(Image-caption web data)
┌──
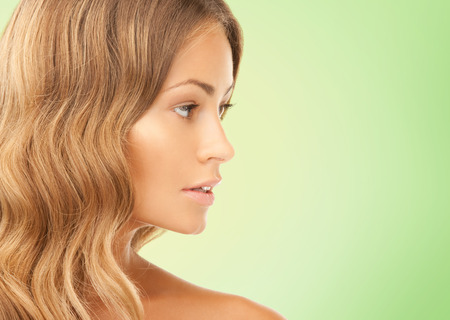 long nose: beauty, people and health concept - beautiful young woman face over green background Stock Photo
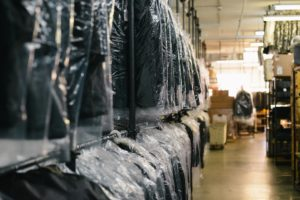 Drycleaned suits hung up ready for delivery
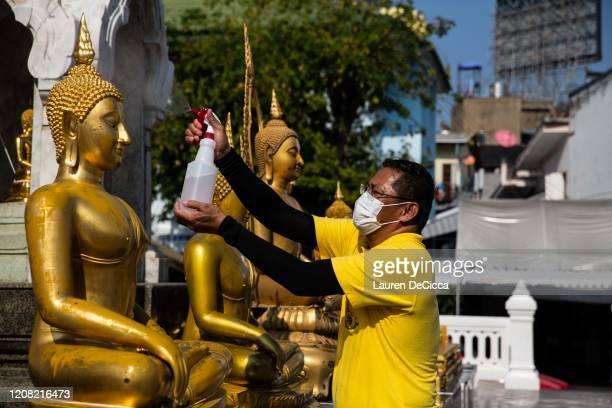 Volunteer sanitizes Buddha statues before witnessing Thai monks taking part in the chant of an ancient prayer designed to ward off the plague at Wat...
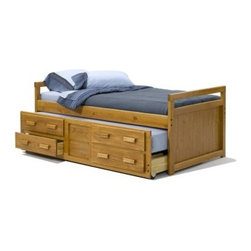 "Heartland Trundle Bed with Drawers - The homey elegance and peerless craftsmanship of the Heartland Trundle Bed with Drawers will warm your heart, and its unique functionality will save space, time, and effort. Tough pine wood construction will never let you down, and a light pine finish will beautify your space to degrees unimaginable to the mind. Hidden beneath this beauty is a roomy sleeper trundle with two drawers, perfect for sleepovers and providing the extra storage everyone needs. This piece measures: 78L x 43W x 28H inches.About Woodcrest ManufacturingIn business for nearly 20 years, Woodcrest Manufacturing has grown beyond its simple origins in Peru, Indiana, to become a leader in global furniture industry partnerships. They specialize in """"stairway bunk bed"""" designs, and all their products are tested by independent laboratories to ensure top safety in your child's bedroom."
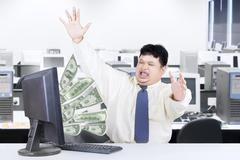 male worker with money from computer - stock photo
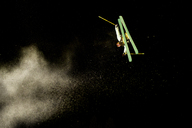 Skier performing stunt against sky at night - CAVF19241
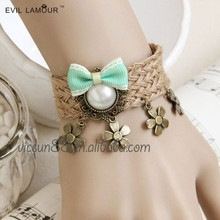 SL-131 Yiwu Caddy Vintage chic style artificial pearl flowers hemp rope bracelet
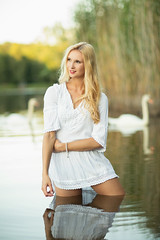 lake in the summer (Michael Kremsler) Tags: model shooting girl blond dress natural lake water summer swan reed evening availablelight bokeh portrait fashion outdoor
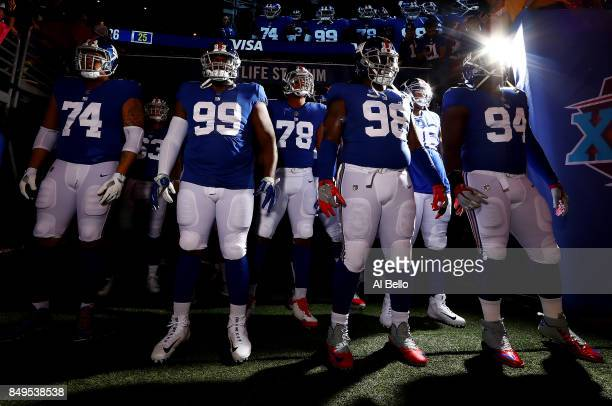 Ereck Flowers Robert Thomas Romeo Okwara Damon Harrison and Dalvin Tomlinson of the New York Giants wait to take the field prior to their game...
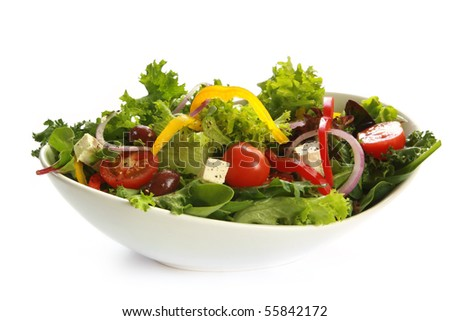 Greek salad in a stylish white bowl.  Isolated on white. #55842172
└──
## Problem description
The lines from the one with "Drawers - The" to the end of the data above should be retyped exactly, both ends included, and pictures are to be left out.

## Result of the exercise
 "Heartland Trundle Bed with Drawers - The homey elegance and peerless craftsmanship of the Heartland Trundle Bed with Drawers will warm your heart, and its unique functionality will save space, time, and effort. Tough pine wood construction will never let you down, and a light pine finish will beautify your space to degrees unimaginable to the mind. Hidden beneath this beauty is a roomy sleeper trundle with two drawers, perfect for sleepovers and providing the extra storage everyone needs. This piece measures: 78L x 43W x 28H inches.About Woodcrest ManufacturingIn business for nearly 20 years, Woodcrest Manufacturing has grown beyond its simple origins in Peru, Indiana, to become a leader in global furniture industry partnerships. They specialize in """"stairway bunk bed"""" designs, and all their products are tested by independent laboratories to ensure top safety in your child's bedroom."
 male worker with money from computer - stock photo
 Skier performing stunt against sky at night - CAVF19241
 SL-131 Yiwu Caddy Vintage chic style artificial pearl flowers hemp rope bracelet
 lake in the summer (Michael Kremsler) Tags: model shooting girl blond dress natural lake water summer swan reed evening availablelight bokeh portrait fashion outdoor
 Ereck Flowers Robert Thomas Romeo Okwara Damon Harrison and Dalvin Tomlinson of the New York Giants wait to take the field prior to their game...
 Greek salad in a stylish white bowl.  Isolated on white. #55842172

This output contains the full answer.